== Фрагмент документа ==
* * * * *

Думал, неужели можно петь позже? Как я буду выглядеть на сцене, если в процессе пения из меня песок посыплется? Но сейчас я получаю наслаждение от концерта, голос по-прежнему сильный, люди всё так же хотят меня видеть. Конечно, я не смогу теперь устраивать длительные гастрольные туры по два года, уже здоровье не позволит… но иногда выступать для собственного удовольствия — почему бы и нет. Зато теперь я буду намного больше дней проводить со своей семьёй и с друзьями.

«Пару раз меня тоже освистали»

— В ПОСЛЕДНЕЕ время вам пришлось нелегко, вы перенесли несколько сложных операций, были вынуждены даже прекратить выступления.

— Все мы в руках Господа. К сожалению, в ранней юности совершенно не задумываешься о своём здоровье, а ближе к старости приходится за это расплачиваться. Но ничего, я весьма крепкий парень, мне приходилось решать и более крутые проблемы. Как только я окончательно поправлюсь, то сразу же вернусь на сцену — соскучился.

— У подобной мегазвезды такое, наверное, спрашивать глупо, но всё-таки… Были ли в вашей жизни такие моменты, когда слушатели вас освистывали?

— Да, дважды. Публика — вообще очень тонкое существо. Она сразу чувствует, выкладываешься ты на всю катушку или нет. В те моменты я пел отлично, но мог бы и лучше, люди тут же это ощутили. Ничего, это не страшно, бывает и хуже. В жизни популярного человека всегда должна присутствовать критика его деятельности, иначе ему будет слишком скучно жить. Лично я обожаю своих критиков и не обижаюсь на них.

— Чем вы себя развлекали, пока находились на лечении?

* * * * *

== Исходные данные ==
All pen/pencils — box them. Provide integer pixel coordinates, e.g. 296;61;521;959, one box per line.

* * * * *

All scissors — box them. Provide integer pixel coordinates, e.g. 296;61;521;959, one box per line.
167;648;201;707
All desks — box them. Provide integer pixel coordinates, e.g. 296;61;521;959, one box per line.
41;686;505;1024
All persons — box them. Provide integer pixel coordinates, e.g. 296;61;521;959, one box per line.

* * * * *

== Используя сведения ==
[a] Перечислите все утверждения о своём нынешнем положении, которые исполнитель в интервью вводит словами «Но сейчас».
[b] По интервью ответьте на вопросы:
(i) Сколько раз, по словам исполнителя, слушатели его освистывали?
(ii) Что не позволит ему теперь устраивать длительные гастрольные туры по два года?
(iii) Как исполнитель относится к своим критикам?
[c] Продолжите интервью после его последней реплики.

== Решённые задания ==
[a]
— получаю наслаждение от концерта;
— голос по-прежнему сильный;
— люди всё так же хотят меня видеть.

[b]
(i) Дважды.
(ii) Здоровье.
(iii) Обожает их и не обижается на них.

[c]
— Уделял время своей маленькой дочери — настолько, насколько мог. Мы стараемся не расставаться, я беру её на гастроли с младенческого возраста. Когда она капризничает, то так горько плачет, что я думаю: о, лет через двадцать она сможет заменить меня на сцене, вот это голосище! Поздний ребёнок — это феноменальное ощущение, я не мог в себя прийти от радости. Хотя, с другой стороны, парадокс — у меня уже есть внучка, и она старше моей младшей дочери. В остальном же я вёл себя как стандартный итальянский пенсионер на отдыхе: кофе, чтение, телевизор. Обожаю читать детективы, могу проваляться с книгой в постели всю ночь и не сомкнуть глаз. Обычно на это нет времени, но вот тут-то я и «оторвался». Ну и, конечно, главное увлечение — это футбол. Я фанат «Ювентуса» до такой степени, что даже пересматриваю на видео старые матчи.

— А вы слушаете собственные песни, когда находитесь дома один?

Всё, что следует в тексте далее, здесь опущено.